• **Tasks**
A – Answer these questions from the passage on medication compliance devices:
(i) What two consequences of non-adherence with prescribed medication does it name?
(ii) Who commonly supplies medication compliance devices?
(iii) Who may load a medication compliance device?
B – Print the part of the passage on medication compliance devices that begins at the words "Non-adherence with precribed" and stops after the words "and manual dexterity.".
C – List every kind of change in patients that the passage on medication compliance devices says can make complex medication regimens too demanding to self-manage.

• **Given text**
---------------

We have recently undertaken a study of the use of medication compliance devices by district nursing services. The report of the study presents a critical review of the literature relating to medication compliance devices as well as the findings of a survey which examined the use of compliance devices by district nursing services and the arrangements of community health trusts have for their use by older people living at home.
Non-adherence with precribed medication is a significant problem in primary care, wasting scarce resources and occasioning therapeutic failure. Although there is no evidence to support the notion that non-adherence is greater in older adults, the self-management of complex medication regimens is sometimes too demanding for patients experiencing changes in vision, memory and manual dexterity.
Health professionals can employ a combination of strategies to promote patient adherence to prescribed medication. One intervention is the provision of a medication compliance device which may be loaded by a carer or a professional. However, there are a number of issues which make the loading of compliance devices by primary care nurses problematic. These include:
Medication compliance devices are commonly supplied by community pharmacists. But, anecdotally, it seems that in areas where pharmacist-filled systems cannot be negotiatied, district nurses are loading these devices themselves. There is no literature to indicate to what extent either system is used in primary care.

---------------

• **Recorded data**
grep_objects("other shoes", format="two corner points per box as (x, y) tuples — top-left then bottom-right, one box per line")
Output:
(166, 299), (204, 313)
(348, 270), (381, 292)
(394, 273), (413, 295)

---------------

• **Exercise answers**
A –
(i) Wasting scarce resources and occasioning therapeutic failure
(ii) Community pharmacists
(iii) A carer or a professional

B –
Non-adherence with precribed medication is a significant problem in primary care, wasting scarce resources and occasioning therapeutic failure. Although there is no evidence to support the notion that non-adherence is greater in older adults, the self-management of complex medication regimens is sometimes too demanding for patients experiencing changes in vision, memory and manual dexterity.

C –
Vision
Memory
Manual dexterity